Начинался базарный день. Местные жители раскладывали на продажу маленькие, в сантиметр диаметром, помидорчики, а также кишки кур (интересно, зачем? для какого-нибудь колдовства?), хлеб, древесный уголь, лимончики и сигареты «Bringi».
– Как говорит наука, человек может довольно долго ничего не есть, – произнёс Кактус. Из соображений экономии он решил потратить в Судане ноль долларов и строго придерживался своего принципа. Все дни нас подкармливали, но сегодня почему-то не спешили – вероятно, сказывалось влияние соседней голодной Эфиопии… – Человек может довольно долго не есть, а…
– …А есть он может ещё дольше, – продолжил Сергей Лекай и купил у базарных тётушек хлеба на последние остававшиеся у него суданские деньги. Мы пересекли овраг, ознаменовавший собой конец деревни.
Дорога, идущая на Гуллабад, была грязна – ишаку по колено.
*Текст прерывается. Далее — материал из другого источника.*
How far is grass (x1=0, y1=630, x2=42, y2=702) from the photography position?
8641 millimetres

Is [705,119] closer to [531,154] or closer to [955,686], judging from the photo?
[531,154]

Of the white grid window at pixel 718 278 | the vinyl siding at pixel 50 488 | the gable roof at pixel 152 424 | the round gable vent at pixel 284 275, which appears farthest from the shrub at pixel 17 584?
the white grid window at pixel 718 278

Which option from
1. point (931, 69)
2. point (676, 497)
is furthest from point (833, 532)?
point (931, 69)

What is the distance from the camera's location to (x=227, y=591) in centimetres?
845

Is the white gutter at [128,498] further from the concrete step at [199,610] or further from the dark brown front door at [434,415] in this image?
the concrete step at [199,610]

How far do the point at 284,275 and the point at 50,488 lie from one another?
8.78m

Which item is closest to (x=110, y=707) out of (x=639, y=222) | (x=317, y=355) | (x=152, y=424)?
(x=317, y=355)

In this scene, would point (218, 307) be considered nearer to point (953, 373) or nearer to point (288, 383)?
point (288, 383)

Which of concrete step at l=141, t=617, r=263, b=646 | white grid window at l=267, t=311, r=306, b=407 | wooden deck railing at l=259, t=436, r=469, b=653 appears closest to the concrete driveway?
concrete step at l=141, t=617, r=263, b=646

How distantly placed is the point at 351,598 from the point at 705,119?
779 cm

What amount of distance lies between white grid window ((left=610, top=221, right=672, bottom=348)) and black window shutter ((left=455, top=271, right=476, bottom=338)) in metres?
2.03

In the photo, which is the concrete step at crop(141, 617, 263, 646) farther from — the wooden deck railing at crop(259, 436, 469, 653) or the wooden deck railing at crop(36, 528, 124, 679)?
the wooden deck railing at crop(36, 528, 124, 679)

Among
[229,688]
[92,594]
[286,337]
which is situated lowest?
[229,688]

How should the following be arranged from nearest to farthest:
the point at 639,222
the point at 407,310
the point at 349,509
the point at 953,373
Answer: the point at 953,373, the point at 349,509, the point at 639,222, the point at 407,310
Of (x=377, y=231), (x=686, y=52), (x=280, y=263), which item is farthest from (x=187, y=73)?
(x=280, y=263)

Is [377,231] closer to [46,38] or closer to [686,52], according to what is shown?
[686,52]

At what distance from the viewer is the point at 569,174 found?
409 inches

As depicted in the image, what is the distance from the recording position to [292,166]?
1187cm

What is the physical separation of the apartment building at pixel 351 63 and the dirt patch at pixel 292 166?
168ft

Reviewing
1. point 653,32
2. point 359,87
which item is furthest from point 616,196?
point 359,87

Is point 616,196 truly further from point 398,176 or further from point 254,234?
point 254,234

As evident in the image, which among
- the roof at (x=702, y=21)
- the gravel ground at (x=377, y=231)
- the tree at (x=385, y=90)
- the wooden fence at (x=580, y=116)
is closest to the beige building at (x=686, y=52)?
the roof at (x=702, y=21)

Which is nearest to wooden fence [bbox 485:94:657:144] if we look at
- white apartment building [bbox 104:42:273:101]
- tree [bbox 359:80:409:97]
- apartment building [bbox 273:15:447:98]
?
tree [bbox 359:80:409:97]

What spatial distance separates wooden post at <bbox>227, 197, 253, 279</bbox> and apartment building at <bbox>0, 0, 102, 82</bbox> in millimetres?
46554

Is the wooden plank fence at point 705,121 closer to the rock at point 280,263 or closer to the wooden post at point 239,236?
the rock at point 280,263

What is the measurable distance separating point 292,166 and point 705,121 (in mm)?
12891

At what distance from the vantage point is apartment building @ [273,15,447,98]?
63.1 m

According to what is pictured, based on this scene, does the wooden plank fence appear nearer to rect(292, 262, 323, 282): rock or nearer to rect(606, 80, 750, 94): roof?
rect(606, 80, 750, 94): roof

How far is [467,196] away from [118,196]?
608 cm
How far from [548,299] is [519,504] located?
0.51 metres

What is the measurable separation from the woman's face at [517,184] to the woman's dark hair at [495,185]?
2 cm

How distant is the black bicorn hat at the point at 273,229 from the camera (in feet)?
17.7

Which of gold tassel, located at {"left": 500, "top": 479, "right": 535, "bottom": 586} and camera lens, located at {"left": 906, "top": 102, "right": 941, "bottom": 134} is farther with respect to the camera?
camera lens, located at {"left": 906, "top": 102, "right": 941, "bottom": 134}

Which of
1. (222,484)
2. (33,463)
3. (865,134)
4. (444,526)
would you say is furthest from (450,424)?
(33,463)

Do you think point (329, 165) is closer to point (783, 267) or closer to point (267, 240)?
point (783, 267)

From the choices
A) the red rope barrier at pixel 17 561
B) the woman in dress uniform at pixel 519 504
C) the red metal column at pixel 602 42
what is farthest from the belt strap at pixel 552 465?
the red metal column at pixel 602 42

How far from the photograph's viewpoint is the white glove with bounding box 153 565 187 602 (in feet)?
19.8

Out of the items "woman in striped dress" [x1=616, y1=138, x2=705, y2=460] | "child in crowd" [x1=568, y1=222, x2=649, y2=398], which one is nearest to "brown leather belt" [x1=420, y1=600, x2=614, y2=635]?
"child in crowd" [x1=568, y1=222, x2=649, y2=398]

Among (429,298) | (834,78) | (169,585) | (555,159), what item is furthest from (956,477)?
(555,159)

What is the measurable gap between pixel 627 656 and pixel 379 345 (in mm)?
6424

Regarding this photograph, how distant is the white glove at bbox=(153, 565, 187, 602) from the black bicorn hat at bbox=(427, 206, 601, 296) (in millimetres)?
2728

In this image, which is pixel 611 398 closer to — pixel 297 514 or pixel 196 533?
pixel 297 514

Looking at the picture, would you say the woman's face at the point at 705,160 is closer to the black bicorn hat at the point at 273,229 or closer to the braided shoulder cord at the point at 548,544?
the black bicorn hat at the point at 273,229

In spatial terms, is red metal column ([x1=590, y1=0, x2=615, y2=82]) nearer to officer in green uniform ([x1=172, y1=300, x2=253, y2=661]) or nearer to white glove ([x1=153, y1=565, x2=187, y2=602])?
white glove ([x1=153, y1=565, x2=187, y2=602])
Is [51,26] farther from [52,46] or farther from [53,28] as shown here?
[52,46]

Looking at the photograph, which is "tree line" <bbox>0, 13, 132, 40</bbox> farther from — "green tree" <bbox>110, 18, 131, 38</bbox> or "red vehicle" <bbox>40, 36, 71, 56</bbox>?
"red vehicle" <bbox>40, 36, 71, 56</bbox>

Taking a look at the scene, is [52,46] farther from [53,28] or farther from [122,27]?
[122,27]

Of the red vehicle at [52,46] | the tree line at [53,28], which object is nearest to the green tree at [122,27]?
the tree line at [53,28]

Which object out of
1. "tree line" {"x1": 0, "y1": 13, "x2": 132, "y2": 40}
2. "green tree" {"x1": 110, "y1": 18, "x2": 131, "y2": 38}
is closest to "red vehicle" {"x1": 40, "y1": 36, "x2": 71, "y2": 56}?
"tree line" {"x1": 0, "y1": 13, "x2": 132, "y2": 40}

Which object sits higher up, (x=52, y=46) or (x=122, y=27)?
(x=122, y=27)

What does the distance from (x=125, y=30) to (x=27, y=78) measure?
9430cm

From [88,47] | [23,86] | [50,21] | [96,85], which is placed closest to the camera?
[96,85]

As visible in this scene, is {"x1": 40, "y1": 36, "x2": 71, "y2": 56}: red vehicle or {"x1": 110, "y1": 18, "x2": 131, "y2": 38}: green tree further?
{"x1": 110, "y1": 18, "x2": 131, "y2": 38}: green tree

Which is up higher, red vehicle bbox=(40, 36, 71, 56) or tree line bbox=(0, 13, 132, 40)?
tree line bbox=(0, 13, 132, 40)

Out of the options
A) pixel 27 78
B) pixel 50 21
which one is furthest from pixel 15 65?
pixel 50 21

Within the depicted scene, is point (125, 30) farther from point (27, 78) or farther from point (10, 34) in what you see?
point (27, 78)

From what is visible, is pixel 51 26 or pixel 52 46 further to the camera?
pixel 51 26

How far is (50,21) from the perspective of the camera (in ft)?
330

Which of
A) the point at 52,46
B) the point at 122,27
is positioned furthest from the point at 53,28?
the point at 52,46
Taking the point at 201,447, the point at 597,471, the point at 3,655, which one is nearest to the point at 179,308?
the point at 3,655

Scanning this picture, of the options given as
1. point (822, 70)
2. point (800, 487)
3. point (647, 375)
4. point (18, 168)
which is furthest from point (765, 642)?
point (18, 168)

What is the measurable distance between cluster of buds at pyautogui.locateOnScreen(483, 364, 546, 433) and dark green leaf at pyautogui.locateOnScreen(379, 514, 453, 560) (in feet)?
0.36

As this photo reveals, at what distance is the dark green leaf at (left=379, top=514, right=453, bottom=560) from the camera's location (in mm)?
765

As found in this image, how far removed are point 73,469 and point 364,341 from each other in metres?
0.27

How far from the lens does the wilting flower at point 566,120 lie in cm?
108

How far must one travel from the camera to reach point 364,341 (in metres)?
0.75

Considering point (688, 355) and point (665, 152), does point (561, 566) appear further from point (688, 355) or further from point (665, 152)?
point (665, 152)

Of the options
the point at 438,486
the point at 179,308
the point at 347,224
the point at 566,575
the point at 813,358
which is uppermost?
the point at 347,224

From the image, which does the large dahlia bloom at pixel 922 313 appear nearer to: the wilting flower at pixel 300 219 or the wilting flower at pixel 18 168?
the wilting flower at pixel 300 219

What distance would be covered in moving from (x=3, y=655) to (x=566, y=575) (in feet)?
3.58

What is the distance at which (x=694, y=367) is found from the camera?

На околице деревни к нам прицепились полицейские, и, намекая на погранзону, спрашивали нас: «Листа! листа!» Это они имели ввиду пермит, официальное разрешение на поездку. Дело в том, что уже много лет в Судане действуют законы, запрещающее свободное передвижение иностранцев. В каждой деревне нам, по закону, нужно было платно зарегистрироваться в полицейском участке, если таковой имелся, и получить, опять же платное, разрешение доехать до следующей большой деревни, а там опять в течение 24 часов зарегистрироваться, и т.д.. Однако, в Судане так мало иностранцев, что многие полицейские и забыли, что такое белый человек и что ему нужен этот пермит, «листа». Здесь же об этом помнили; но мы сделали вид, что не понимаем, и нас никто не арестовал: инструкция о том, что делать с иностранцами, не желающими регистрироваться, в эту полицейскую хижину пока не поступила.
По грязной дороге шли местные жители, кто пешком, кто на ишаке или верблюде. Как ни странно, вскоре мы застопили «Тойоту» и проехали на ней километра два. До Эфиопии осталось менее 20 километров.
Тойота куда-то свернула, а мы остались перед разливом воды и грязи, который якобы и представлял собой дорогу на Гуллабад. Было ясно, что «лорри» здесь не пройдёт, да и вообще следов машин не было. Мы побродили вокруг и так и не нашли никакой лазейки для транспорта. Вероятно, мы не на той дороге вообще. Когда мы уже решили возвращаться назад, в сторону деревни, – вдали послышался шум тракторов, и вскоре перед нами оказались сами они, четыре трактора с тележками, идущие, наконец, в вожделенный наш Гуллабад!
Международная трасса на Гуллабад в 2000 году
На трёх тележках лежали разные мешки, а на четвёртой – огромный синий мешок, который мы уже видели утром. На всех мешках сидели люди, желающие попасть в Гуллабад, их было суммарно человек сто, но распределены они были неравномерно. Среди едущих были и мужчины, и женщины, и даже несколько вооружённых солдат-пограничников.
Так как нас было шестеро, мы сели на разные трактора. Сергей Лекай и Кубатьян оказались на одной тележке и успели предупредить тракториста о своей безденежности, а мы четверо (Лапшин, Сенов, Кактус и я) были на другой тележке и предупреждать тракториста поленились.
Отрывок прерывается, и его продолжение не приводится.